EU: European Union foreign ministers have made it clear that they do not favour an invasion of Iraq to oust President Saddam Hussein from power. But they told Iraq that it must admit UN weapons inspectors in order to avoid the threat of war.
Emerging from a two-day meeting in the Danish seaside town of Elsinore on Saturday, the Minister for Foreign Affairs, Mr Cowen, said that Iraq's failure to admit the weapons inspectors was not only of concern to the United States.
"This is a demand of the international community. It is a requirement of international law," he said.
Mr Cowen left little doubt, however, about his misgivings over the prospect of unilateral military action by the US against Iraq. He said that Ireland had always sought a peaceful solution to such disputes. "We have always believed in the primacy of the UN in the maintenance of international order," he said.
European governments have become increasingly concerned as senior figures in the US administration, notably the Vice-President, Mr Dick Cheney, and the Defence Secretary, Mr Donald Rumsfeld, have suggested that admitting the inspectors might not be enough for Iraq to avoid war. Germany has been the most vocal opponent of a pre-emptive strike aimed at removing President Saddam from power.
"We reject war. We reject the occupation of Iraq as an instrument to effect regime change," Germany's Foreign Minister, Mr Joschka Fischer, said on Saturday.
Britain's Foreign Secretary, Mr Jack Straw, stressed that it was up to Iraq to fulfil its obligations by admitting weapons inspectors and allowing them to verify whether Baghdad was building an arsenal of weapons of mass destruction.
But diplomatic sources said that, during the meeting, Mr Straw acknowledged that regime change did not represent an adequate justification for attacking Iraq.

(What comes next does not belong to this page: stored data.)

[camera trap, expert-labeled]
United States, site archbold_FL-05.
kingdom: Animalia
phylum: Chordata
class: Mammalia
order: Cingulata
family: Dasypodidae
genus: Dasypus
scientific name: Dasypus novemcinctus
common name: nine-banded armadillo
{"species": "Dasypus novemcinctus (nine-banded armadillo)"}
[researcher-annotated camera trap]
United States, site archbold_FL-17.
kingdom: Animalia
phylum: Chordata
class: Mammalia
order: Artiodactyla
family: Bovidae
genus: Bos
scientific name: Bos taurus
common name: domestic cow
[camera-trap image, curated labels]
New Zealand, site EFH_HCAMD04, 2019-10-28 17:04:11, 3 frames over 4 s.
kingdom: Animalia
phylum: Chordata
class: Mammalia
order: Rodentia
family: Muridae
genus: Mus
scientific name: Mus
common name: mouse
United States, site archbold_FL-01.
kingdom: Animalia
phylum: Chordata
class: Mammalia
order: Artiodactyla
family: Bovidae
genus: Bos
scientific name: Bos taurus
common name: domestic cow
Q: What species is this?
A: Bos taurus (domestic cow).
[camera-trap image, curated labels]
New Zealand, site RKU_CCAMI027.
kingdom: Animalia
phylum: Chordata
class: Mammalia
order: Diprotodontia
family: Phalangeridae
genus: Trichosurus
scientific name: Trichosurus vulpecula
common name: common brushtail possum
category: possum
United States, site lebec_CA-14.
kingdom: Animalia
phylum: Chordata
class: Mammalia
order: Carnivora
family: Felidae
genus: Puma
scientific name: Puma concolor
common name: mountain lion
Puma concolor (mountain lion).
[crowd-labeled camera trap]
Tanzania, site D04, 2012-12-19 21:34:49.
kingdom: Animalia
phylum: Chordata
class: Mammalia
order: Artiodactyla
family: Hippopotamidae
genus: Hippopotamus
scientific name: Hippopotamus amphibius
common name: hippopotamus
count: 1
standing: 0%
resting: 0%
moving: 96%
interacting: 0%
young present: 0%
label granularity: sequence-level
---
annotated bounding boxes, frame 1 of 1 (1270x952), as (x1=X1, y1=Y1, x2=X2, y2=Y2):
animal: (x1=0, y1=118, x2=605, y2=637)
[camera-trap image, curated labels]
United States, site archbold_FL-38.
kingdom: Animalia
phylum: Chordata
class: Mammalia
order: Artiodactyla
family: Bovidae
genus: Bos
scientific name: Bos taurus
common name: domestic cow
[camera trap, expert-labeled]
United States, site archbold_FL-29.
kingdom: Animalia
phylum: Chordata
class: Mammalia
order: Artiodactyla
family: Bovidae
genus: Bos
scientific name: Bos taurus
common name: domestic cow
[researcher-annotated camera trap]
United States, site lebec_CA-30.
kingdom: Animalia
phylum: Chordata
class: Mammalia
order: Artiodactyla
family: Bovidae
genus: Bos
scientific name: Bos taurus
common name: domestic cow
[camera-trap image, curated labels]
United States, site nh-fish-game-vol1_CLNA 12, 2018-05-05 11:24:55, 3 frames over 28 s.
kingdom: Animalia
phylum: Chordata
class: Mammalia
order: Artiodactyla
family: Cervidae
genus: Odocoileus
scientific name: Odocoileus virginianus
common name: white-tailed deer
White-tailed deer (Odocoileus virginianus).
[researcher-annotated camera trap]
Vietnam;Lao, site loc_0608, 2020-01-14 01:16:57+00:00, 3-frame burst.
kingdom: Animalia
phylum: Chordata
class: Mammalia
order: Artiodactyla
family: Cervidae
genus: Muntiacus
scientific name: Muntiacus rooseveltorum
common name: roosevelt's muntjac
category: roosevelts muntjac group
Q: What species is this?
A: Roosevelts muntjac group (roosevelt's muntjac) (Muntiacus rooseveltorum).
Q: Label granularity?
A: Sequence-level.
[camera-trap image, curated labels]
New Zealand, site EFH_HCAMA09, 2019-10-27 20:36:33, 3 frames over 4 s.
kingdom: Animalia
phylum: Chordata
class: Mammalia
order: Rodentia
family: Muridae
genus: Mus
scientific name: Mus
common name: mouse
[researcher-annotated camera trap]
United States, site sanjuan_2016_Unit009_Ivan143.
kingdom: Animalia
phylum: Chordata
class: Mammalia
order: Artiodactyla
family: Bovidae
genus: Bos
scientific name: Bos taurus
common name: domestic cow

The ministers gave a broad welcome to Denmark's proposed Middle East peace initiative, which envisages the creation of a Palestinian state by 2005. The EU will discuss the initiative with the US, the UN and Russia at a meeting of the so-called "Quartet" later this month.
The weekend's meeting was informal and produced no official conclusions or joint statement. But clear differences have emerged within the EU over a US demand that its soldiers should be immune from prosecution by the International Criminal Court (ICC) in The Hague. Washington wants to conclude bilateral agreements with other countries guaranteeing that US citizens will not be prosecuted at the court.
Israel, Romania, East Timor and Tajikistan have already signed such agreements with the US, but the European Commission believes they are incompatible with membership of the ICC.
On Friday night, however, the Italian Prime Minister, Mr Silvio Berlusconi, who also serves as his country's Foreign Minister, said Italy was "inclined" to sign an agreement with Washington. Britain is also sympathetic to the US position.
Legal experts from the EU's 15 member-states will meet in Brussels on Wednesday to determine whether the agreements are permissible under the ICC's founding treaty. But most EU governments believe bilateral agreements are unacceptable because they will undermine the court's integrity and effectiveness.